Document:

3 Keys to Overcoming Lust

In Articles, Pornography, Sex by Matt Cline

What does it mean to “overcome?”

While we’re at it, what does it mean to be overcome?

We can be overcome with emotion, which means we are overwhelmed by our feelings and lose control of them. This often results in extreme outbursts of outward expressions like crying or laughing.

Likewise, we can feel overcome by lust for sexual immorality. Many men have made a habit of trading our self-control for more animalistic behavior when urges arise for sexual fantasy, pornography, masturbation, or other sexual vices.

While our hearts truly long for freedom in Christ, we are instead left feeling defeated after sin.

Overcoming lust is most easily done by letting our hearts, minds, and sex drive be “overcome” by the power of Christ.

In working with men for years in this area, I’ve seen critical differences between those who break free from sexual sin patterns and those who don’t.

Although there are more commonalities, I want to outline three essential keys to letting your sexuality be overcome by Jesus.

1. Invite Jesus Into the Problem

Do you invite Jesus into your sexual struggles? There is a difference between men who have learned to do this versus those who attempt fighting in their own strength.

Spatial question entries:
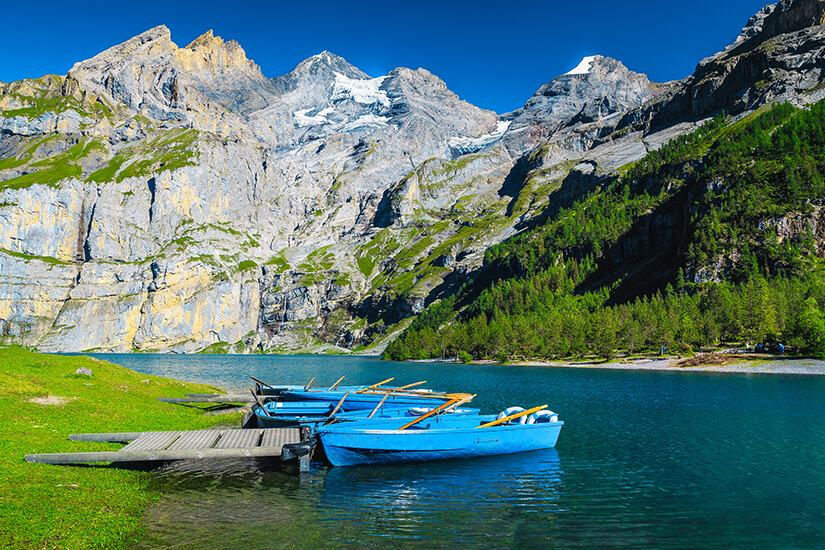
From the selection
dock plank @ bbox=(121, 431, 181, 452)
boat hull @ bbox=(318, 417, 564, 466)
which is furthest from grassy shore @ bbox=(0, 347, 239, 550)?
→ boat hull @ bbox=(318, 417, 564, 466)

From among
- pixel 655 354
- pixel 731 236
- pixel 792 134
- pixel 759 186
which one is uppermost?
pixel 792 134

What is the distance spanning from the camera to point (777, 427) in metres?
38.5

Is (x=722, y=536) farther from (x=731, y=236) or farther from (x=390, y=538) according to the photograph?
(x=731, y=236)

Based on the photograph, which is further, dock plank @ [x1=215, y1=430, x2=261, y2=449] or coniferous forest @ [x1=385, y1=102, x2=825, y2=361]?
coniferous forest @ [x1=385, y1=102, x2=825, y2=361]

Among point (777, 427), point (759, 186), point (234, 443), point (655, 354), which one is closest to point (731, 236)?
point (759, 186)

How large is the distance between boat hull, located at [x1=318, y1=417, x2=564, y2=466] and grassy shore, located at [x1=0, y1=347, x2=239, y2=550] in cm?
1032

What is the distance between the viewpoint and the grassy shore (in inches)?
575

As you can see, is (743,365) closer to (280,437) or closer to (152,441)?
(280,437)

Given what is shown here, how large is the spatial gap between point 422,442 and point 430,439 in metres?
0.56

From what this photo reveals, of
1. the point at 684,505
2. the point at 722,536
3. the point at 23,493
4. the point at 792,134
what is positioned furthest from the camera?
the point at 792,134

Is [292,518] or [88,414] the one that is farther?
[88,414]

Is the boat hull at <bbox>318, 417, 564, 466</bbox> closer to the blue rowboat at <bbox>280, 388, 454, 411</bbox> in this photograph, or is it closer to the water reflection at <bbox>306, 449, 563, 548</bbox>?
the water reflection at <bbox>306, 449, 563, 548</bbox>

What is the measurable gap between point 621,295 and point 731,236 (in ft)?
157

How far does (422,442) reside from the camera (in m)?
28.2
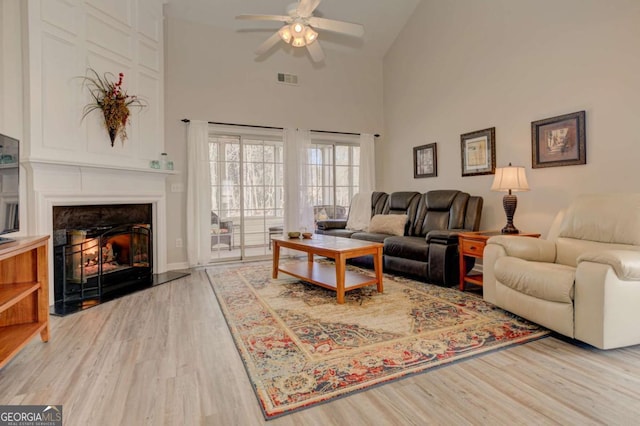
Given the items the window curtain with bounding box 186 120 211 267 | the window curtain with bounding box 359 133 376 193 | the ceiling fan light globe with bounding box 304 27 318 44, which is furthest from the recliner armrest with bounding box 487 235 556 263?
the window curtain with bounding box 186 120 211 267

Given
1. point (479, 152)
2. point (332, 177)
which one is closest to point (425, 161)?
point (479, 152)

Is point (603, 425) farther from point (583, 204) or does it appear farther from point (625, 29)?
point (625, 29)

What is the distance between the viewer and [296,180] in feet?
18.3

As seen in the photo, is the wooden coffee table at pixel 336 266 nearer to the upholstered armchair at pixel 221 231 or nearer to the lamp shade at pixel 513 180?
the lamp shade at pixel 513 180

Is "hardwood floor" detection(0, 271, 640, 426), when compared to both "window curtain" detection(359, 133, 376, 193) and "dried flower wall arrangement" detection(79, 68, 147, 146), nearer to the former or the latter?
"dried flower wall arrangement" detection(79, 68, 147, 146)

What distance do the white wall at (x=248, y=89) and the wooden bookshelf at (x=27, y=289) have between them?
2438 millimetres

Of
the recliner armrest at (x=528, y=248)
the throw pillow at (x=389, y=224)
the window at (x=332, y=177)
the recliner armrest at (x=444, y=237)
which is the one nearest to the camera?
the recliner armrest at (x=528, y=248)

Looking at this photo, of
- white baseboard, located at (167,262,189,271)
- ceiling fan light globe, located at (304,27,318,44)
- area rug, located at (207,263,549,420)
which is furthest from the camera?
Result: white baseboard, located at (167,262,189,271)

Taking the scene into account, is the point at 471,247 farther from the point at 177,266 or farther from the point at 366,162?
the point at 177,266

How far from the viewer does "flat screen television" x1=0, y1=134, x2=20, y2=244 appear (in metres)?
2.18

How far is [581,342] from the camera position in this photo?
2.28 meters

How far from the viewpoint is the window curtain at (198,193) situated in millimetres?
4824

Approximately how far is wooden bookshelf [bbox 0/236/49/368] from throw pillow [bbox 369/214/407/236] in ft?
12.0

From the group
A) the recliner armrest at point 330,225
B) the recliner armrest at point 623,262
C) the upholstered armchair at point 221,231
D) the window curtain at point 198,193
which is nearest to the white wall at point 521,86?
the recliner armrest at point 623,262
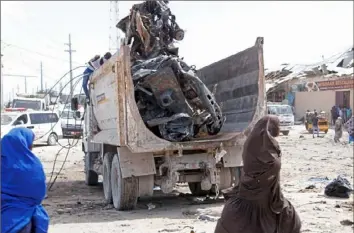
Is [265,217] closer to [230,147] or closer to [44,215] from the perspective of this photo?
[44,215]

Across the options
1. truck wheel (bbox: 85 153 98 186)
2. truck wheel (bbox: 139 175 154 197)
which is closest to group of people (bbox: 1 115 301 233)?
truck wheel (bbox: 139 175 154 197)

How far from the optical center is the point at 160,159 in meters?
8.10

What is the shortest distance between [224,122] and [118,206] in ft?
8.47

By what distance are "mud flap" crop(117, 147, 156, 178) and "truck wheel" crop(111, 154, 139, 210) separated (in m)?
0.16

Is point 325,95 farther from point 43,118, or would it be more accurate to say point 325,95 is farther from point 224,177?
point 224,177

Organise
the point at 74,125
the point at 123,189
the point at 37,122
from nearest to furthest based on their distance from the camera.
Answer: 1. the point at 123,189
2. the point at 74,125
3. the point at 37,122

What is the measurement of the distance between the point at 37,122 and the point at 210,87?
621 inches

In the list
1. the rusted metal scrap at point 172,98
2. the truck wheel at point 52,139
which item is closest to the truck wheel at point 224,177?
the rusted metal scrap at point 172,98

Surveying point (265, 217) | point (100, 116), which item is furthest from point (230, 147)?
point (265, 217)

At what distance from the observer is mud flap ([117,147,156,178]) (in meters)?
7.75

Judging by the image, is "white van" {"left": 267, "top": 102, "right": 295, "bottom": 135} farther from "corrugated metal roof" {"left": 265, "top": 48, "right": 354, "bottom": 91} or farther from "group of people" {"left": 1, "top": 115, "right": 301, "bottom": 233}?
"group of people" {"left": 1, "top": 115, "right": 301, "bottom": 233}

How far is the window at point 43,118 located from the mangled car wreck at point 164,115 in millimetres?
15748

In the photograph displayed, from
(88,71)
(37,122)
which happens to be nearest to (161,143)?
(88,71)

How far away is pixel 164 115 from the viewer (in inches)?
324
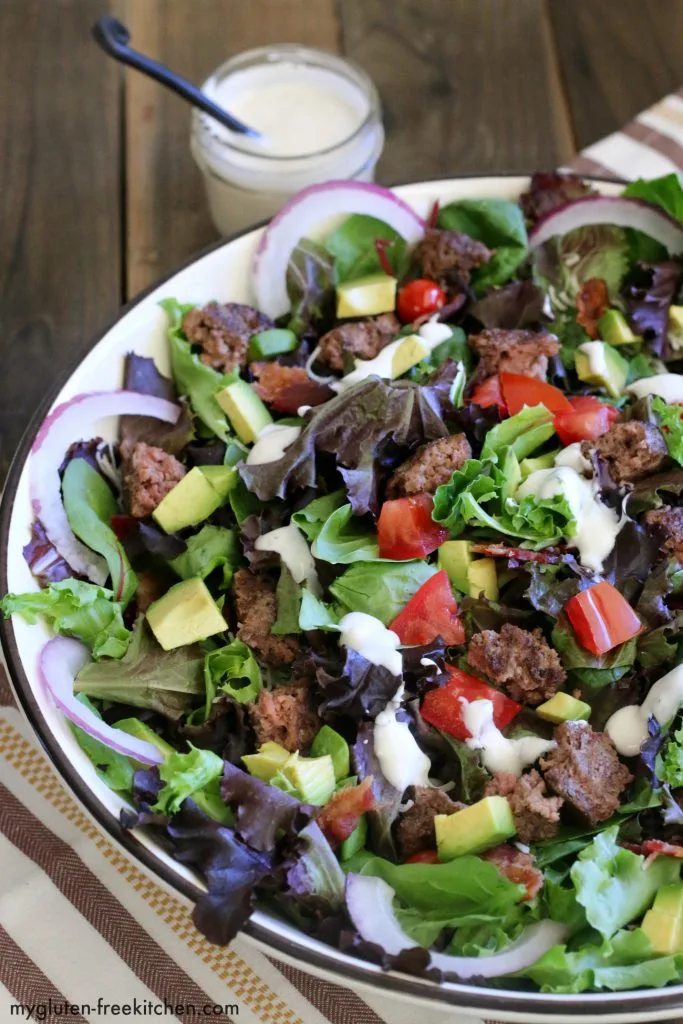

Task details:
Reproduce the article on overcoming lust word for word, from its title to its final sentence.

Output for this task:
3 Keys to Overcoming Lust

In Articles, Pornography, Sex by Matt Cline

What does it mean to “overcome?”

While we’re at it, what does it mean to be overcome?

We can be overcome with emotion, which means we are overwhelmed by our feelings and lose control of them. This often results in extreme outbursts of outward expressions like crying or laughing.

Likewise, we can feel overcome by lust for sexual immorality. Many men have made a habit of trading our self-control for more animalistic behavior when urges arise for sexual fantasy, pornography, masturbation, or other sexual vices.

While our hearts truly long for freedom in Christ, we are instead left feeling defeated after sin.

Overcoming lust is most easily done by letting our hearts, minds, and sex drive be “overcome” by the power of Christ.

In working with men for years in this area, I’ve seen critical differences between those who break free from sexual sin patterns and those who don’t.

Although there are more commonalities, I want to outline three essential keys to letting your sexuality be overcome by Jesus.

1. Invite Jesus Into the Problem

Do you invite Jesus into your sexual struggles? There is a difference between men who have learned to do this versus those who attempt fighting in their own strength.